**Your goal:** Reproduce word for word the items below, beginning at the line that contains "Is the taillight" and continuing through the last line of the items, including both of those lines.

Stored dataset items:
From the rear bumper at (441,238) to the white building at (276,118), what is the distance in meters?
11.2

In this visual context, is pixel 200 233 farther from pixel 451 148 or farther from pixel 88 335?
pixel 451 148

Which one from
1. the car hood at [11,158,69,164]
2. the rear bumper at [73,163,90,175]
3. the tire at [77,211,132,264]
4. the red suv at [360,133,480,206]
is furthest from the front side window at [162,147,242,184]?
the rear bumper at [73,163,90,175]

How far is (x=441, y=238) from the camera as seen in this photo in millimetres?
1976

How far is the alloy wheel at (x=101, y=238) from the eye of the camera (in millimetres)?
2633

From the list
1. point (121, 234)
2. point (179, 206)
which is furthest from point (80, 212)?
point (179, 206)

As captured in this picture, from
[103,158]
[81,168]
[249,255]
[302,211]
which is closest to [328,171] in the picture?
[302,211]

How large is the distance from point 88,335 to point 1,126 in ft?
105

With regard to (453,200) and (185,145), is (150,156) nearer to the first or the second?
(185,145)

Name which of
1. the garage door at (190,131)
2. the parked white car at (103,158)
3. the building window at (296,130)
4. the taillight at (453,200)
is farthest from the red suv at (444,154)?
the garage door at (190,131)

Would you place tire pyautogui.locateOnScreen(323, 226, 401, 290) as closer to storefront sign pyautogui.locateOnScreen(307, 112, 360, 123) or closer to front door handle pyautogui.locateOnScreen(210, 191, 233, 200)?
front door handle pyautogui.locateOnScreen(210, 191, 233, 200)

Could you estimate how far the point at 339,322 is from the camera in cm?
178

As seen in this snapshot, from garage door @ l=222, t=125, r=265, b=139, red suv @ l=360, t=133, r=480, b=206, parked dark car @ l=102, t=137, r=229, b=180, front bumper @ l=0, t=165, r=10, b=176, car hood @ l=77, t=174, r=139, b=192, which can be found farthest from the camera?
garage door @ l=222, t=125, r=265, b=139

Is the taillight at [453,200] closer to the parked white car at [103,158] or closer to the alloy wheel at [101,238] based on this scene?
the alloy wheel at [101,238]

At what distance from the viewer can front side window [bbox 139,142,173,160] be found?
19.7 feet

**Exercise answer:**
Is the taillight at [453,200] closer to the parked white car at [103,158] or closer to the alloy wheel at [101,238] based on this scene?
the alloy wheel at [101,238]

At what distance from the viewer can front side window [bbox 139,142,173,160] be found?
19.7 feet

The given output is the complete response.